• _Task goal_:
In the records below, find the line holding "How far is the"; copy it and every line after it to the end, omitting all images.

_ _ _ _ _

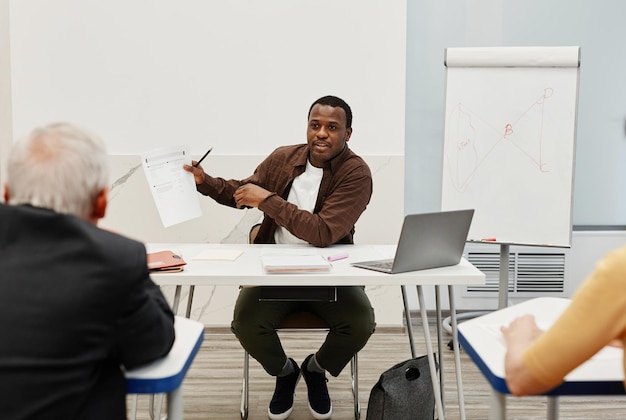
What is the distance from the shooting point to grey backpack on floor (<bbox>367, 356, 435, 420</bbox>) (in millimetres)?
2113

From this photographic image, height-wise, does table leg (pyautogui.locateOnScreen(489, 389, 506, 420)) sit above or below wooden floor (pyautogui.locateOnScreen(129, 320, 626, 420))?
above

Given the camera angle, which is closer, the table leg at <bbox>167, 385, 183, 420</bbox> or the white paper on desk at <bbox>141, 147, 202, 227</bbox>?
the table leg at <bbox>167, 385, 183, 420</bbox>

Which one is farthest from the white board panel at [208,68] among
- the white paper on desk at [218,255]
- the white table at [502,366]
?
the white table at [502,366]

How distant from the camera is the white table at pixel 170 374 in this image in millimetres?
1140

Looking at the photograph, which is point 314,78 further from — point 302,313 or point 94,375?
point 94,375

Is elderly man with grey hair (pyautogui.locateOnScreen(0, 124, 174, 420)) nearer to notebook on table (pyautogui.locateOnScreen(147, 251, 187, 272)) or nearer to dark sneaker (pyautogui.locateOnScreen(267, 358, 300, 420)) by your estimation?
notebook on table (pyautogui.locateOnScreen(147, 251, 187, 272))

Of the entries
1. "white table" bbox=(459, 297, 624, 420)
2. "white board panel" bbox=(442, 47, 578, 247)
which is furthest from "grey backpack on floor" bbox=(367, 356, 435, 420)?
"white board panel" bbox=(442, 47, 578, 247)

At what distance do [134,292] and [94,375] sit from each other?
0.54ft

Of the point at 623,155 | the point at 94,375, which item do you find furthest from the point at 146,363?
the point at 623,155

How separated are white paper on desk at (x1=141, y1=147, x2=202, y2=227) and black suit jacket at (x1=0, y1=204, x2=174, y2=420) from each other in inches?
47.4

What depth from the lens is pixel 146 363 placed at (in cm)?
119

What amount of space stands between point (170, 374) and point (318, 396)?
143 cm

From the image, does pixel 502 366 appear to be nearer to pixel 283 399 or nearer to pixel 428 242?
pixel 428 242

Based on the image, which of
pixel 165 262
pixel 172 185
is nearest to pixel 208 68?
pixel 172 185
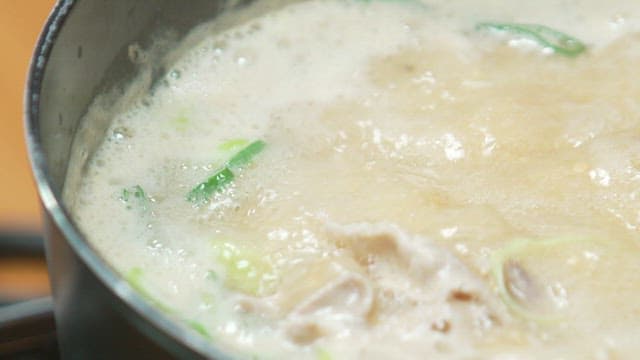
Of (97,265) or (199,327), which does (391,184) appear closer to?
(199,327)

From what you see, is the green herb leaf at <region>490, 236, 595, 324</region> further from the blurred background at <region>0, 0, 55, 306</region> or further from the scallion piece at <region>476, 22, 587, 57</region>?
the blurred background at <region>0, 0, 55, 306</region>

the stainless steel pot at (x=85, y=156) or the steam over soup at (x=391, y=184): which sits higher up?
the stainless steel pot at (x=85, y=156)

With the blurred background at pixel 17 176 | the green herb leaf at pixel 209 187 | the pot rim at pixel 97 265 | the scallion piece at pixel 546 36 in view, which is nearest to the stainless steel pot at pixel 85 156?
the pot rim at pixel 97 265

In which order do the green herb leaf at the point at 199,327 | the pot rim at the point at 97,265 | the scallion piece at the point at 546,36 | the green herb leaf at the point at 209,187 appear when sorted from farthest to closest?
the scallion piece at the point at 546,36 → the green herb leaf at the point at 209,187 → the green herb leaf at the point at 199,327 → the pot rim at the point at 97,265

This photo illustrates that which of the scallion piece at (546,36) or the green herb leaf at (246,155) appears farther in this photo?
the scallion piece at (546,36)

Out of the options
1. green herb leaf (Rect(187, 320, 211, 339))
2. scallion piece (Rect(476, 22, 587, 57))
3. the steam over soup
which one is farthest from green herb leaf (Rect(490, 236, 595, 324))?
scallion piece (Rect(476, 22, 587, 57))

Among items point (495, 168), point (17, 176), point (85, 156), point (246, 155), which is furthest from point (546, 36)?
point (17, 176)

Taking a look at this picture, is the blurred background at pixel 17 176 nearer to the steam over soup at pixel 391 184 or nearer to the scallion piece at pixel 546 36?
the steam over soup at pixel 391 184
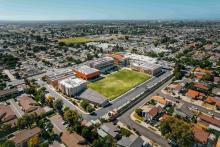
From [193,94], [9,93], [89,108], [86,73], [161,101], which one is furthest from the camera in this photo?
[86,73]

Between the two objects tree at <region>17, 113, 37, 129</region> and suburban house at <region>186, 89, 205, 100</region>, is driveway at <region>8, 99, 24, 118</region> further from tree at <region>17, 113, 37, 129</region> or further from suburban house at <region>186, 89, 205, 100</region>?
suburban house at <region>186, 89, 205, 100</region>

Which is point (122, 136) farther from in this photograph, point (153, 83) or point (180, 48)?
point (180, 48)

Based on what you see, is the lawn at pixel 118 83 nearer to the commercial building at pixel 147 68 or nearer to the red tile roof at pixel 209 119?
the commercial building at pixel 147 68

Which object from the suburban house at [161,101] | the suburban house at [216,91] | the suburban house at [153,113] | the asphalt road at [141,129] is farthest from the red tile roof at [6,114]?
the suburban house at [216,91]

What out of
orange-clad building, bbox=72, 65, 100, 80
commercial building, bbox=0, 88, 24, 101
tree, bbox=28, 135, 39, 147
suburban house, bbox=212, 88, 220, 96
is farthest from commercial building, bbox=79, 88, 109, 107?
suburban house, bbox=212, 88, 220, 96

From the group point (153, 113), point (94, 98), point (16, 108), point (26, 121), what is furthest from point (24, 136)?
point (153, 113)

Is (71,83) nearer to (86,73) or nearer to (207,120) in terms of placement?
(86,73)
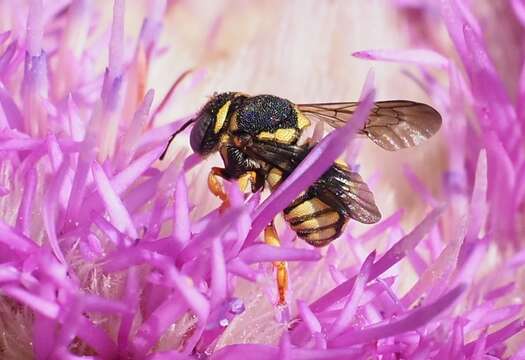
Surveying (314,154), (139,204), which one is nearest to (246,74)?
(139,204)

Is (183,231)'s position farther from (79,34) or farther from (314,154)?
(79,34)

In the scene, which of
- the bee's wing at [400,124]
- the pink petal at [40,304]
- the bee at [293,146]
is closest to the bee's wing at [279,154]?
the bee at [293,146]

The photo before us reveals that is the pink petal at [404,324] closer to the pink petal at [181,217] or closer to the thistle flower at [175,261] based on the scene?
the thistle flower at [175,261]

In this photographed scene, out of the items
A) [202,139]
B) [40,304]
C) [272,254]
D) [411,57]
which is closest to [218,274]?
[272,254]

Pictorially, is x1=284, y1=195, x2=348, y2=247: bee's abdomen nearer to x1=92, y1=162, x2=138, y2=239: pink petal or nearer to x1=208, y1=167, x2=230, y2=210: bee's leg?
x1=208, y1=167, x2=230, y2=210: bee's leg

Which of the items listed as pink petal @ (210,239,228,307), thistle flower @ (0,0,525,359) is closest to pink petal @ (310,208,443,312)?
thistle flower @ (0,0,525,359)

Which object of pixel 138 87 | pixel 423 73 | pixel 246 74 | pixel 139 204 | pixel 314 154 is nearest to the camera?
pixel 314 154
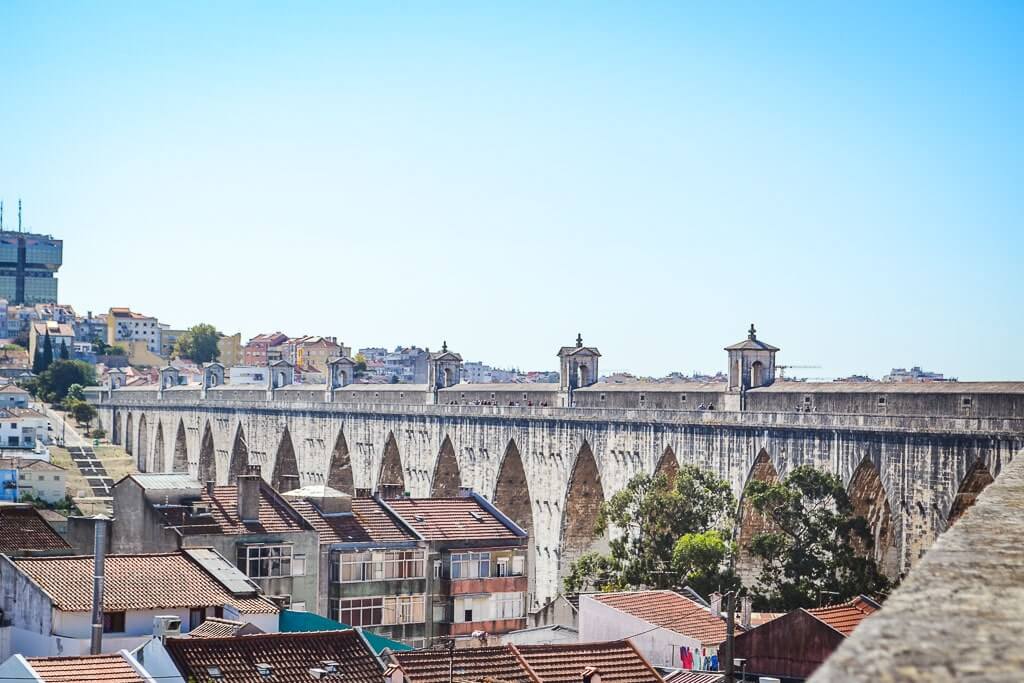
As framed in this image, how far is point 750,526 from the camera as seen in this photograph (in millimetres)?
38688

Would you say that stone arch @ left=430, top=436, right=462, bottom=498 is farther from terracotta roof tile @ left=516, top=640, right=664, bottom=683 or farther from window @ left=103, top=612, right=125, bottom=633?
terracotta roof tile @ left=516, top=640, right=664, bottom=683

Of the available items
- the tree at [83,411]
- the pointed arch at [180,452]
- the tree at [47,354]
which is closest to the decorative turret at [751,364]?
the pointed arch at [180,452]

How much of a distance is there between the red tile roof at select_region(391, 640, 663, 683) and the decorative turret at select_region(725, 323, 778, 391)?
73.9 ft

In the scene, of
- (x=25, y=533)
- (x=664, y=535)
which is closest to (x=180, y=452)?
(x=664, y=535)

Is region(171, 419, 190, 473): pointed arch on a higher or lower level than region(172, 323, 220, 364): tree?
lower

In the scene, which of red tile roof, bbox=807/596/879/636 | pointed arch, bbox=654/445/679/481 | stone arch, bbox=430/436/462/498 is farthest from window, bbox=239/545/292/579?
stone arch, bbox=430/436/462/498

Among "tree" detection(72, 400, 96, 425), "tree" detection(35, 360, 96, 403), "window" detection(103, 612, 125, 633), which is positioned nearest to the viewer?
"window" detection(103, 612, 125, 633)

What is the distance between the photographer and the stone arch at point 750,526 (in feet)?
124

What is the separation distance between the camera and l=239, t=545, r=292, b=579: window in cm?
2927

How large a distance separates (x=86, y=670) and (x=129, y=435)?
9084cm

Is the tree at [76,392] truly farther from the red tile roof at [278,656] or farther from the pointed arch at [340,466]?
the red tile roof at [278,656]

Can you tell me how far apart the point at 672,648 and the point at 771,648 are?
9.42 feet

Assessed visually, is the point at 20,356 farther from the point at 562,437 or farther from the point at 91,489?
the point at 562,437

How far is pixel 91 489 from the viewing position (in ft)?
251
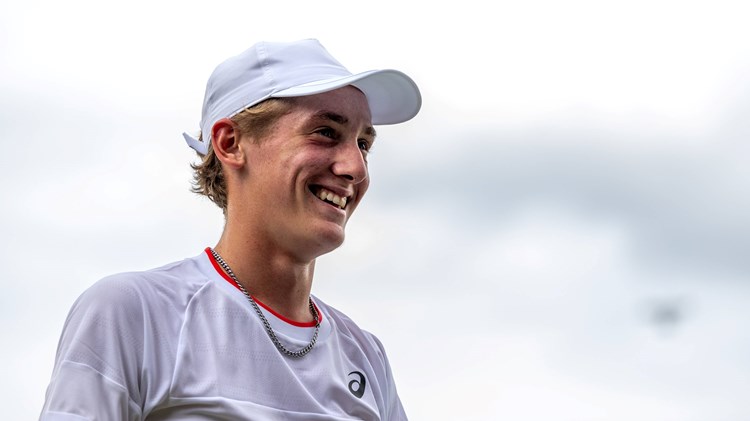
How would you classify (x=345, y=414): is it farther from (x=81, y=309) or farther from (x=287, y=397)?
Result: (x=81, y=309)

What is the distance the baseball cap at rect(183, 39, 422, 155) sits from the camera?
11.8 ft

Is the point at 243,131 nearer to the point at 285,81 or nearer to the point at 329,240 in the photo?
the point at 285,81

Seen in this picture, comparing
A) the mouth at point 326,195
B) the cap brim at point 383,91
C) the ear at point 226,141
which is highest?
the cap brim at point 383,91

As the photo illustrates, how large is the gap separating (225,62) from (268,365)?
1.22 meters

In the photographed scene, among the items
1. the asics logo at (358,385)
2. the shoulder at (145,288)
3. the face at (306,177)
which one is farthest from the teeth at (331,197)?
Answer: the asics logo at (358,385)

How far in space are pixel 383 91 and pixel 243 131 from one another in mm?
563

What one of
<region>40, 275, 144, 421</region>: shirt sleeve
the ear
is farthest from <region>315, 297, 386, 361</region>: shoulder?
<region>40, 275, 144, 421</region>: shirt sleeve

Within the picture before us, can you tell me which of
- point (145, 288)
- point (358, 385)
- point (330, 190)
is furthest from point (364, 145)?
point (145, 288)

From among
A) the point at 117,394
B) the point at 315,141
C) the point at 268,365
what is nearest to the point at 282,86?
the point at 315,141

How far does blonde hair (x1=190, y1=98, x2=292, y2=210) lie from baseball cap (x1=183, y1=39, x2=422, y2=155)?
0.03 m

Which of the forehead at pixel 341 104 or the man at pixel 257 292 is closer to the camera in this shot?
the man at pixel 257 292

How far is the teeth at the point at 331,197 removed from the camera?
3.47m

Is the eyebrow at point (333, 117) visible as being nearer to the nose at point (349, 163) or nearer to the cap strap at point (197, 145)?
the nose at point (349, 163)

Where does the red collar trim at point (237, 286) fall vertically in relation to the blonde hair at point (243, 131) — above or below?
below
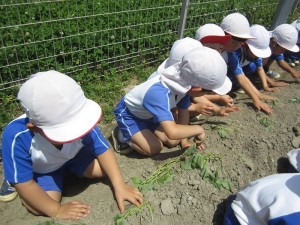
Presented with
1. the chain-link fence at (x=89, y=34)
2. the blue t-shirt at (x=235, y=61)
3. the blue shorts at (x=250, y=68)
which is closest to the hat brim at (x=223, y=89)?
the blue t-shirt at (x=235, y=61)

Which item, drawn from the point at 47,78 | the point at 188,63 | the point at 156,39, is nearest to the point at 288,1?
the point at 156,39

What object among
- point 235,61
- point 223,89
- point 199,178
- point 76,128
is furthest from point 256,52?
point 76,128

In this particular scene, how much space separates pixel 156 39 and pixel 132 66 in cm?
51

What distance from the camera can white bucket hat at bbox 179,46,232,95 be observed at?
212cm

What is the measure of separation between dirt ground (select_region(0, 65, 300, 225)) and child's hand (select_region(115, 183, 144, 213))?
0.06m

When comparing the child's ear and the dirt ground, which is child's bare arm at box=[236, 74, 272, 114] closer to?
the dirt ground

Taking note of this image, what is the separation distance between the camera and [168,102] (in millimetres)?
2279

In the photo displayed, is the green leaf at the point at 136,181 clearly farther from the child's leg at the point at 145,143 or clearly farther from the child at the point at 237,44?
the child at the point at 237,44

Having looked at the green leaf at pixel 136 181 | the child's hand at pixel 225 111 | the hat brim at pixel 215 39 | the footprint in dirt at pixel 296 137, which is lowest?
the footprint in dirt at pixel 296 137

_ _ _ _ _

• _Exercise response_:
How far is the teeth at the point at 331,197 removed from the camera?
3.47m

Is the eyebrow at point (333, 117) visible as being nearer to the nose at point (349, 163) or nearer to the cap strap at point (197, 145)?
the nose at point (349, 163)

Where does the red collar trim at point (237, 286) fall vertically in relation to the blonde hair at point (243, 131) — above or below?
below
Presented with
1. the chain-link fence at (x=89, y=34)
2. the blue t-shirt at (x=235, y=61)
3. the blue shorts at (x=250, y=68)
which is closest to the hat brim at (x=223, y=89)?
the blue t-shirt at (x=235, y=61)

Which item, drawn from the point at 47,78 | the point at 188,63 | the point at 156,39, is nearest to the point at 288,1?
the point at 156,39

What object among
- point 235,61
- point 223,89
- point 199,178
- point 76,128
is furthest from point 256,52?
point 76,128

In this particular scene, how much space separates pixel 156 39 and pixel 132 66 in cm?
51

What distance from the camera can white bucket hat at bbox 179,46,232,95 be observed at?
212cm

What is the measure of separation between dirt ground (select_region(0, 65, 300, 225)) and child's hand (select_region(115, 183, 144, 213))?
0.06m

When comparing the child's ear and the dirt ground, which is child's bare arm at box=[236, 74, 272, 114] closer to?
the dirt ground

Taking note of this image, what is the separation distance between the camera and [168,102] (in millimetres)?
2279

In the photo displayed, is the green leaf at the point at 136,181 clearly farther from the child's leg at the point at 145,143 or clearly farther from the child at the point at 237,44?
the child at the point at 237,44

Having looked at the green leaf at pixel 136 181 | the child's hand at pixel 225 111 | the hat brim at pixel 215 39 | the footprint in dirt at pixel 296 137, which is lowest?
the footprint in dirt at pixel 296 137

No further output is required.